Request 1
In the speech privacy excerpt, which FFT coefficients lie in the high-frequency range where a person's hearing is degraded?

FIG. 4 shows this situation. FIG. 4 explains invalid substitution patterns generated by substitution processing by a scrambler with 10 samples/frame. 10 coefficients X(1), X(2) , . . . , X(10) obtained by FFT of an input original signal are rearranged by the scrambler on a frequency axis to be converted to Y(1), Y(2) , . . . , Y(10). In this case, FFT coefficients X(7), X(8), X(9), and X(10) are present in a high-frequency range in which the sense of hearing of a person is degraded. Upon substitution by the scrambler, Y(7), Y(8), Y(9), and Y(10) are obtained by randomly reordering X(7) to X(10). A frequency component of a privacy signal in a low-frequency range is Y(k)=X(k) (k=1, 2, . . . , 6), i.e., is the same as that of an original signal. When IFFT processing is executed after such substitution to obtain a privacy signal, random coefficient substitution in a high-frequency range does not contribute to a privacy strength due to degradation of hearing resolution. Therefore, if a wiretapper wiretaps the resultant privacy signal, he can easily infer an original speech signal.

As described above, in a conventional speech privacy processing apparatus using FFT, since FFT has the same resolution in a high-frequency range unlike the sense of hearing of a person, a large number of redundant (invalid) substitution patterns are generated, resulting in a degraded privacy effect.

SUMMARY OF THE INVENTION

It is an object of the present invention to provide a speech privacy processing method and an apparatus therefore, which can eliminate the conventional drawbacks, and can prevent generation of invalid substitution patterns in terms of a privacy effect in a frequency range of scrambler processing.

Records

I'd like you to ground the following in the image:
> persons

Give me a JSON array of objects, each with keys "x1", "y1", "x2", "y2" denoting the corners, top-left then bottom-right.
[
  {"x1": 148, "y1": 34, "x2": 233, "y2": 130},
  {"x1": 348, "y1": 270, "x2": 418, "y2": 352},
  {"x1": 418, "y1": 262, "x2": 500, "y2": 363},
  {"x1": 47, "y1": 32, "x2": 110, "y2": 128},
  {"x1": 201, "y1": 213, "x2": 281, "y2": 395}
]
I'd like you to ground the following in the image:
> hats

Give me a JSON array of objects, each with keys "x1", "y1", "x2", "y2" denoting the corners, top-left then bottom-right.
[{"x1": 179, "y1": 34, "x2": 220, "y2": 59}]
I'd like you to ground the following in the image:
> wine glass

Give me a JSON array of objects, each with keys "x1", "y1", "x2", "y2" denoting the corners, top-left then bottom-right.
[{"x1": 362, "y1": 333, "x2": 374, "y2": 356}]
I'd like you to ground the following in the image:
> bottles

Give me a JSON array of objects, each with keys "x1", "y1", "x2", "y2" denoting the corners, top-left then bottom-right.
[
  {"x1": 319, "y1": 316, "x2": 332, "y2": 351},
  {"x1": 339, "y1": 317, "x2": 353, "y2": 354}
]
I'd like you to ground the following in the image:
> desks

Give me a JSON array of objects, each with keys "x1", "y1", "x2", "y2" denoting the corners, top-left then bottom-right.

Request 2
Put every line of the records above into a numbered list, leaving out blank lines.

Right answer 1
X(7), X(8), X(9), and X(10).

Right answer 2
1. I'd like you to ground the following in the image:
2. > persons
3. Give me a JSON array of objects, each with keys "x1", "y1", "x2", "y2" denoting the corners, top-left then bottom-right.
4. [
5.   {"x1": 148, "y1": 34, "x2": 233, "y2": 130},
6.   {"x1": 348, "y1": 270, "x2": 418, "y2": 352},
7.   {"x1": 418, "y1": 262, "x2": 500, "y2": 363},
8.   {"x1": 47, "y1": 32, "x2": 110, "y2": 128},
9.   {"x1": 201, "y1": 213, "x2": 281, "y2": 395}
10. ]
11. I'd like you to ground the following in the image:
12. > hats
13. Give me a JSON array of objects, each with keys "x1", "y1", "x2", "y2" denoting the corners, top-left then bottom-right.
14. [{"x1": 179, "y1": 34, "x2": 220, "y2": 59}]
15. I'd like you to ground the following in the image:
16. > wine glass
17. Give me a JSON array of objects, each with keys "x1", "y1", "x2", "y2" denoting the corners, top-left then bottom-right.
18. [{"x1": 362, "y1": 333, "x2": 374, "y2": 356}]
19. I'd like you to ground the following in the image:
20. > bottles
21. Give me a JSON array of objects, each with keys "x1", "y1", "x2", "y2" denoting the corners, top-left then bottom-right.
22. [
23.   {"x1": 319, "y1": 316, "x2": 332, "y2": 351},
24.   {"x1": 339, "y1": 317, "x2": 353, "y2": 354}
25. ]
26. I'd like you to ground the following in the image:
27. > desks
28. Give me a JSON array of objects, each with keys "x1", "y1", "x2", "y2" denoting the corners, top-left then bottom-right.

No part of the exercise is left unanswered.